Die Experimente zeigen, dass nach Inaktivierung eines Kalziumkanals in Mäusen, der als TRPV6 bezeichnet wird, die Beweglichkeit und Fertilität von Spermien fast vollständig aufgehoben sind.

Die verminderte Fertilität beruht darauf, dass die Kalziumkonzentration in der Nebenhodenflüssigkeit, die über die TRPV6-Kanäle gesteuert wird, nicht auf das erforderliche Maß abgesenkt werden kann. Dadurch können sich kaum noch funktionsfähige Spermien entwickeln.

Die Forschungsarbeiten wurden am 3. Mai 2011 in der Wissenschaftszeitschrift Science Signaling publiziert. Ob sich der dort beschriebene Mechanismus als „Pille für den Mann“ nutzen ließe, kann erst beantwortet werden, wenn Pharmaka verfügbar sind, die TRPV6-Kanäle spezifisch hemmen.

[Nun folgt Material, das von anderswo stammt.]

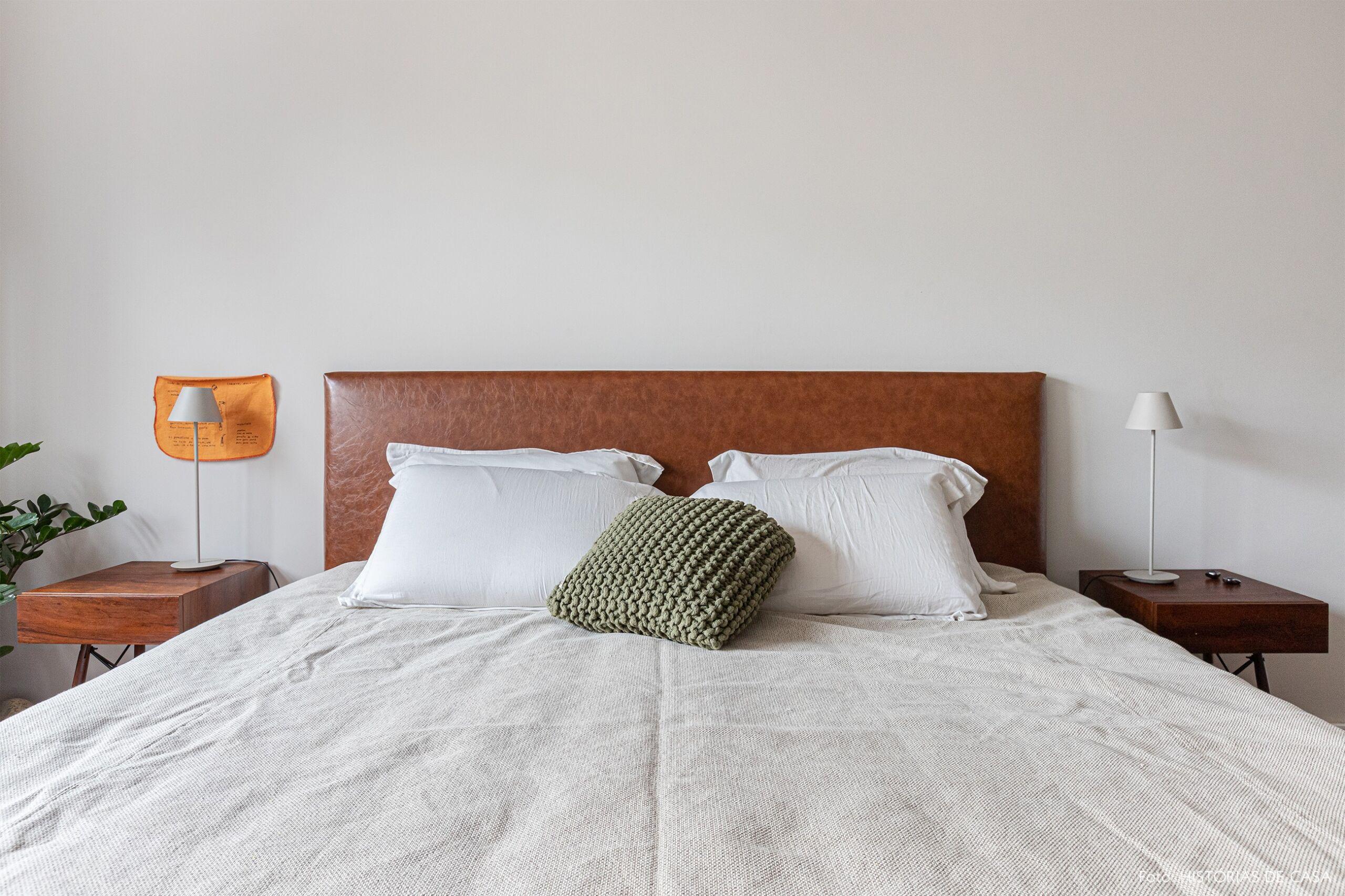 quarto-branco-cama-cabiceira-madeira-mesas-madeira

In Deutschland sind etwa 15 Prozent aller Paare ungewollt kinderlos, dabei liegen die Gründe zu 40 Prozent bei den Männern. Zur Entwicklung befruchtungsfähiger Spermien sind unterschiedliche Reifungs- und Aktivierungsprozesse notwendig. Spermien werden nach ihrer Entstehung im Hoden in den Nebenhodenkopf transportiert und wandern dann in den Nebenhodenschwanz, wo sie bis zur Ejakulation gespeichert werden. Bislang wurden zahlreiche Mechanismen beschrieben, die zur Störung der Samenzellbildung (Spermatogenese) im Hoden oder zu einer eingeschränkten Beweglichkeit der Spermien im weiblichen Genitaltrakt führen.

Dagegen ist über die Prozesse, die während der Passage der Spermien durch den Nebenhoden zur Entwicklung funktionstüchtiger Spermien beitragen, noch sehr wenig bekannt. Kalziumionen spielen dabei eine entscheidende Rolle: Sie sind für die Fertilität von Spermien ein zentraler Botenstoff, ihre Konzentration wird sowohl in ihrem Zellinneren als auch in der umgebenden Flüssigkeit im Nebenhoden in engen Grenzen reguliert. Zum Beispiel ist es für die Funktionsfähigkeit der Spermien entscheidend, dass die Kalziumkonzentration in der Nebenhodenflüssigkeit im Verlauf des Nebenhodens um etwa das Vierfache abgesenkt wird.

TRPV6-Proteine, die Kalzium-leitende Kanäle bilden können, wurden vor zehn Jahren zunächst im Epithel von Dünndarm und Niere sowie in der Plazenta entdeckt. Da Pharmaka, die diese Kanäle spezifisch blockieren, zur Aufklärung der Funktion von TRPV6-Kanälen bislang nicht verfügbar sind, haben Pharmakologen der Universität des Saarlandes TRPV6-Kanäle mit einer genetischen Vorgehensweise inaktiviert, indem sie in Mäusen eine Aminosäure im Bereich der Kanalpore mutiert haben, die die Leitfähigkeit des Kanals für Ca2+ eliminiert.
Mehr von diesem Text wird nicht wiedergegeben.